In contrast, funders are responsible to a Board of Directors who function as stewards of its
mission and finances. This Board of Directors rarely wants to jeopardize the foundation’s
connections to powerful civic and political leaders.
Decision-making cultures differ. Funders like it clean. The wisdom of well-established protocols
guides the work. They appreciate polite discord and well-organized discussions. Foundations
rarely have a sense of urgency and may wait months to make funding decisions.
To funders, grassroots can look messy. Websites go up and down. Board governance policies
and audits are missing. Grassroots leaders are close to the community and are compelled to move
quickly with a loud voice when the moment calls for action.
One way to bridge differences is to prepare for joint meetings with pre-meeting coaching and
post-meeting debriefings. Who is going to be there? Why were they invited? What is on the
formal agenda? Does anything need to be prepared ahead of time? And afterwards, what really
happened? Who accomplished what? What was the significance?
Listen with mind wide open. Ask questions. Seek to clarify when a statement is confusing.
Read the room. Pay attention to body language, tones, facial expressions, side conversations, and
level of attentiveness.
Say aloud that systemic racism makes an enormous difference.
One of the consequences of the United States history of systemic racism is that Black,
Indigenous, and Latino/a leaders rarely have wealthy donors or an endowment. Managing day to
day operations on a shoestring budget is stressful.
Well established funders acknowledge this history. However, from our experience, some of these
leaders are quick to take offense when challenged.
Start by examining the lens by which you view and value others who have had different lived
Many foundations are engaging outside professionals to guide them through their own Diversity,
Equity, and Inclusion assessments. Good assessments almost always make people feel
uncomfortable. Be ready for it.
There are perfectly good reasons for being suspicious.
Grassroots leaders feel betrayed when funders hold out the promise of resources and then give the money to trusted white led organizations. They complain that funders micro-manage the process rather than freeing up those closest to the problems to implement the right strategies and that they are rarely willing to invest in administration and overhead.
Funders point to bad experiences when investing in grassroots prematurely.
Funders take a huge step forward in building trust when they simplify grantmaking and provide
funding upfront. Most grassroots operate with a bare infrastructure, so they have neither
specialized grant-writers nor money to invest in starting-up a project. Make it easy.

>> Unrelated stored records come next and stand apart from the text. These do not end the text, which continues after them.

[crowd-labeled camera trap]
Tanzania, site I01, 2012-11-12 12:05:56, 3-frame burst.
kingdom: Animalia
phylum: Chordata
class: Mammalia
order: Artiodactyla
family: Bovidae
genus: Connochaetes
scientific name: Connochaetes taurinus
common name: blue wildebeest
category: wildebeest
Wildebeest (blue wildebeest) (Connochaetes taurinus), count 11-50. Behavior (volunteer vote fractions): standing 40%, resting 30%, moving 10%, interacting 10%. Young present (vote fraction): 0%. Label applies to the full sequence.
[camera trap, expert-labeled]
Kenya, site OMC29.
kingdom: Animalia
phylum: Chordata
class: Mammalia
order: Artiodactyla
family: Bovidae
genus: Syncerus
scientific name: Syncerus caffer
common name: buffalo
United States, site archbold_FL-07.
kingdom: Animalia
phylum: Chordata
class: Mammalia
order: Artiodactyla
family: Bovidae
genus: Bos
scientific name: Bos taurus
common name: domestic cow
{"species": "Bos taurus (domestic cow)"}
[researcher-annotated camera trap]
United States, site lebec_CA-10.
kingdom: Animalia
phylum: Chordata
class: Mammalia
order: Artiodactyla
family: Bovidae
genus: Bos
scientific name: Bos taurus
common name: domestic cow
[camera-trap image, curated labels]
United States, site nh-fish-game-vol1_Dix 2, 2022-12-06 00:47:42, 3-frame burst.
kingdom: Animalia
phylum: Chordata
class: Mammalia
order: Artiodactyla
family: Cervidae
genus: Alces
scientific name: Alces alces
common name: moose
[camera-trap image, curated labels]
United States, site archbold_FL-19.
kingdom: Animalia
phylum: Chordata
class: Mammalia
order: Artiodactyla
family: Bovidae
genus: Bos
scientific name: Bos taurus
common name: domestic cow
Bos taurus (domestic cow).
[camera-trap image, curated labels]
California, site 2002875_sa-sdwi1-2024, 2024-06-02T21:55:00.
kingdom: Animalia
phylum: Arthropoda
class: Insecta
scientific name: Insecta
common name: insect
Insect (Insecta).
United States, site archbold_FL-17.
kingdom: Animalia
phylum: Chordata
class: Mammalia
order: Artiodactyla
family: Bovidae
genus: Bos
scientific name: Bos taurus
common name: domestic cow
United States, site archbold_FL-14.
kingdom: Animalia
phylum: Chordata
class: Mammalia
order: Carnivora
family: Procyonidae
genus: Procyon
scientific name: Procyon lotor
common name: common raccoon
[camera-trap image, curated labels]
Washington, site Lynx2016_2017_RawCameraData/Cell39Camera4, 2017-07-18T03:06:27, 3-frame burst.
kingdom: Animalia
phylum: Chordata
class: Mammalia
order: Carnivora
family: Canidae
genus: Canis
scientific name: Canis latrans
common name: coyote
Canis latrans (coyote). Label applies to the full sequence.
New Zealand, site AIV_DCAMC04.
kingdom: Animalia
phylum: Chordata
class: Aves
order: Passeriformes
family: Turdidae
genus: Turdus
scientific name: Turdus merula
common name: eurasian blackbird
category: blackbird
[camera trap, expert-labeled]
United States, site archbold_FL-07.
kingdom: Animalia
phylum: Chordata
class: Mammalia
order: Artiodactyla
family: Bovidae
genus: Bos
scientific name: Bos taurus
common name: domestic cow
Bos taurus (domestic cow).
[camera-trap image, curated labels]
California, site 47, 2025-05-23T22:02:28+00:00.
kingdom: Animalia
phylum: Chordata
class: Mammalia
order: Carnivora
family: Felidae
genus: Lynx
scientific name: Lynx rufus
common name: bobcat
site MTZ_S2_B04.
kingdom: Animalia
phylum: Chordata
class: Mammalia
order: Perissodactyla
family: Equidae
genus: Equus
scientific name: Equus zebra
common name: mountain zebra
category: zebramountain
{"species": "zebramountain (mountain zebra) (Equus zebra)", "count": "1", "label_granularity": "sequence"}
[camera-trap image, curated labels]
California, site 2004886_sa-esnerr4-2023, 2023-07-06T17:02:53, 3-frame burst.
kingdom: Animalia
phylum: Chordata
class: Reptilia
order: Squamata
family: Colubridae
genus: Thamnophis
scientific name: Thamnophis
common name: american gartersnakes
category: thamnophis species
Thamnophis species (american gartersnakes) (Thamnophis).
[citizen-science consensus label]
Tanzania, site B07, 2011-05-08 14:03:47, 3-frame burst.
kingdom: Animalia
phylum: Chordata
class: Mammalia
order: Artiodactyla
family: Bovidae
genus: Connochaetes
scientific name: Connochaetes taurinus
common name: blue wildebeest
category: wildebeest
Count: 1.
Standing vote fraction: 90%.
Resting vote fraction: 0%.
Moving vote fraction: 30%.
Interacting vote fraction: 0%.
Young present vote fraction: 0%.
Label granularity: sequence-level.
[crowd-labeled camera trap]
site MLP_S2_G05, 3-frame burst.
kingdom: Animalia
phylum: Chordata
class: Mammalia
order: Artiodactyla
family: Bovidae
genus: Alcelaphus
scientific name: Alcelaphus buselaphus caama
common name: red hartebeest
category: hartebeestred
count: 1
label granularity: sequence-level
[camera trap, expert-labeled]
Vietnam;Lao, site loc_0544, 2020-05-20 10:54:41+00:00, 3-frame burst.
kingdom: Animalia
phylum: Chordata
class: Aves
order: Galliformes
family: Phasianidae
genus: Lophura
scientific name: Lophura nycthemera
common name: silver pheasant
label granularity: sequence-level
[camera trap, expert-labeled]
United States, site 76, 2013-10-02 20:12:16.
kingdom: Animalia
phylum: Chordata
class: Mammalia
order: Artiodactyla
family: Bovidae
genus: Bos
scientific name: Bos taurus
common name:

Grassroots need the invitation to be honest about things going wrong. Problems happen. But no
funder wants to be surprised.
Both grassroots and funders bank trust when they reach out to each other to ask for opinions on
certain approaches, on specific problems that might be controversial. This is not about getting
permission; this is about tapping into wisdom.
Commit for the long-haul.
Changing the game- because that is why trying to build a more equitable partnership is- takes
time and people get discouraged. So, start conversations early about what success looks like.
Set expectations with Boards, staff, and community leaders.
Quietly build individual relationships, staff to staff, leader to leader. The personal is powerful.
One way to begin the work is to seek out a grassroots leader who will give you feedback as you move forward on this journey.
We have learned that foundations who truly respect grassroots organizations- what they say, who they know, how they operate- are most effective at moving change forward. This is a journey worth taking.
— Roberta Rakove, Suzanne Strassberger, and Debra Wesley.